### [Records provided]
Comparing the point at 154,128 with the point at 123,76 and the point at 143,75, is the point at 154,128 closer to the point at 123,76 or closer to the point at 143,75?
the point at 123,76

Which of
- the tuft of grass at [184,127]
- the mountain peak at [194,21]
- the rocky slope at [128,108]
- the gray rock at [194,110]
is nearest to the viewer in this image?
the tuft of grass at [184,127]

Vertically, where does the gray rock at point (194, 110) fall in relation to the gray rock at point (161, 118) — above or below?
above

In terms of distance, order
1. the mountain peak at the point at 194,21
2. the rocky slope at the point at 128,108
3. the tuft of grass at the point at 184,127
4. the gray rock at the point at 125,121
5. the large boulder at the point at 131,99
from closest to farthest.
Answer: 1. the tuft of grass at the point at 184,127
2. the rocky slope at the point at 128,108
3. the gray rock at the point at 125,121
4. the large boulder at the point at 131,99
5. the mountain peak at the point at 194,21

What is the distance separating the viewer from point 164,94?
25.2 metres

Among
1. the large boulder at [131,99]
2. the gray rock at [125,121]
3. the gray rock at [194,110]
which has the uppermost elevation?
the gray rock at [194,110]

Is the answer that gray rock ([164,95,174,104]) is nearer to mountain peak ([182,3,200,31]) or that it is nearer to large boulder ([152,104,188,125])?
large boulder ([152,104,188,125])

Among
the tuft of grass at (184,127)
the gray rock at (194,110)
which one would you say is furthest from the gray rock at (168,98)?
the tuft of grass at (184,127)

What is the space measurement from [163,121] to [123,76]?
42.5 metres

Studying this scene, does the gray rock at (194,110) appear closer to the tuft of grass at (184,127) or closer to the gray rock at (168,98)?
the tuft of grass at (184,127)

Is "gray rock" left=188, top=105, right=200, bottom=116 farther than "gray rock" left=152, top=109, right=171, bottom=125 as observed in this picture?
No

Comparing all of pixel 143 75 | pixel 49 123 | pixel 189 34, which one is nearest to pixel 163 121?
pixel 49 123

### [What you need to do]
Pick out each line of the items above that contains the word "from", and copy those lines.

### [Complete answer]
from closest to farthest.
What is the distance separating the viewer from point 164,94?
which one would you say is furthest from the gray rock at (168,98)?
What is the space measurement from [163,121] to [123,76]?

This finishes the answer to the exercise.